NSW Farmers is not opposed to coal seam gas activity in NSW. Rather, we insist that gas found in coal seams is produced with caution and not at the expense of our agricultural land and water.
CSG is a relatively new industry in NSW.
The long-term effects of CSG extraction on land and water is largely unknown.
For this reason, NSW Farmers insists on the application of the "precautionary principle", which means where a threat of serious or irreversible damage and scientific uncertainty both exist, proportionate precautionary measures should be taken to avert the anticipated threat.
Data collection and transparency to the community is a key component, along with the application of the best available science.
Currently, it is extremely difficult for landholders to obtain information on water and soil testing, let alone aquifer monitoring.
Agriculture and many rural communities rely on precious groundwater resources, which they simply cannot afford to place at risk.
Many CSG companies will claim the testing results are "commercial in confidence". NSW Farmers completely rejects this. If these companies want a social licence to operate in NSW, they've got to start communicating their science - and fast.
Landholders and communities need to understand the process and it needs to be an honest and transparent practice.

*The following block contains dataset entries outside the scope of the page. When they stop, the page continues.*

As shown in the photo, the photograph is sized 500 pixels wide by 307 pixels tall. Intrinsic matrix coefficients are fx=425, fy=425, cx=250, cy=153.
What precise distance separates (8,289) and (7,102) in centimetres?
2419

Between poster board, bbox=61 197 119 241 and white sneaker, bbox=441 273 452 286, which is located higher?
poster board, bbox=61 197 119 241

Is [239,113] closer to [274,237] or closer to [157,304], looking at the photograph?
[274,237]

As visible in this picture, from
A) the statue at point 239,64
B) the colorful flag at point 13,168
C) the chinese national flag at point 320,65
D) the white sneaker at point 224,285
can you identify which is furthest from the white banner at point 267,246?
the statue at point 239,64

There have been improvements when it comes to CSG policy in NSW. However we still have a long way to go.
NSW Farmers supports some of the latest developments to the Strategic Regional Land Use Policy.

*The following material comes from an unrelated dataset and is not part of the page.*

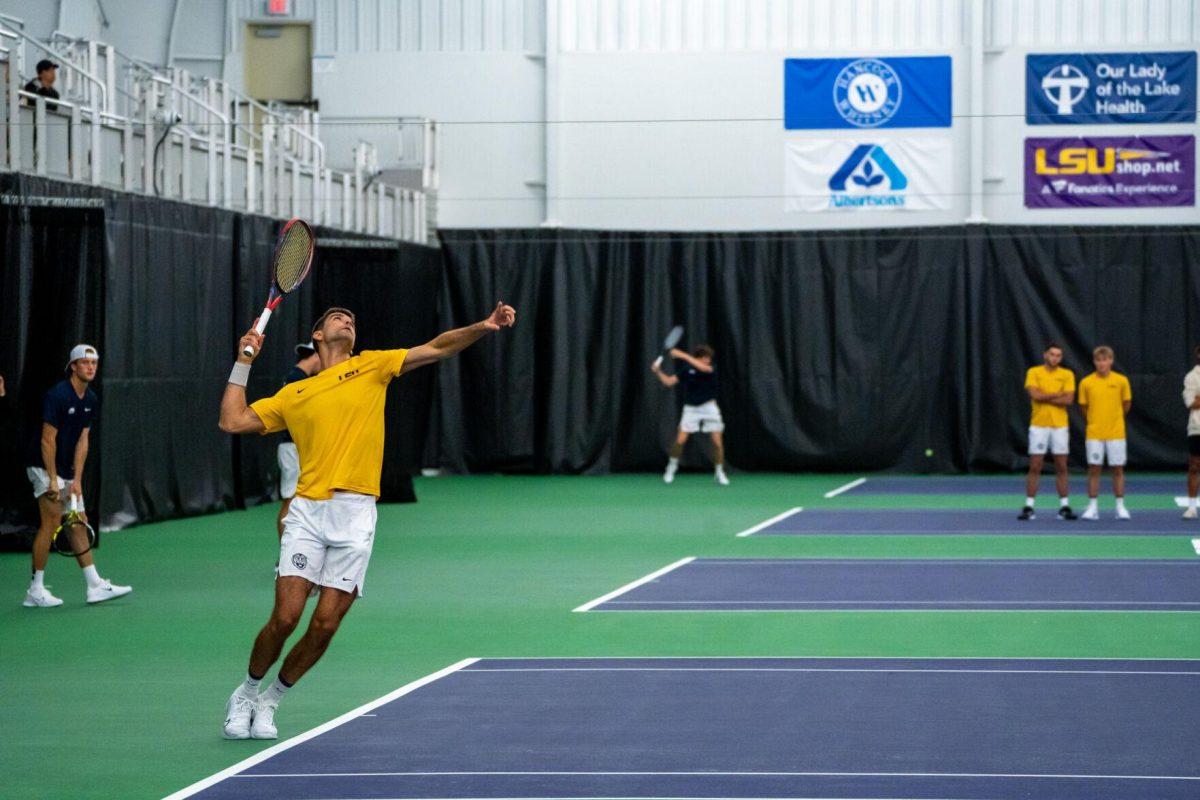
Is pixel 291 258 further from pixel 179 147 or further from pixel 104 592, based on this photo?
pixel 179 147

However, we argue that the BSAL (Biophysical Strategic Agricultural Land) classification criteria are overly narrow as the criteria have not been applied to capture a vast amount of our highly productive agricultural land.

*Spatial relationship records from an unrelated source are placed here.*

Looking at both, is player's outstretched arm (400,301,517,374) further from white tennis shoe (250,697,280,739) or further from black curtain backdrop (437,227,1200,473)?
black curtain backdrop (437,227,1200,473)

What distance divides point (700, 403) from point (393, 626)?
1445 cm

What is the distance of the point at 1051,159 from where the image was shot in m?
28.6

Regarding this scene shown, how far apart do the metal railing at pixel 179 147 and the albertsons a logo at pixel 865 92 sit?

Additionally, BSAL classification will only mean a project has to pass through the Gateway Project, which has no ability to stop development in potentially inappropriate areas.
CIC (critical industry clusters) are a generally welcome concept in ruling out certain sensitive areas of land for CSG activity, but the application is extremely disappointing, with only two "clusters" having been identified - horse studs and vineyards in the Upper Hunter. We are lobbying for the expansion of the application of BSAL criteria and CIC status.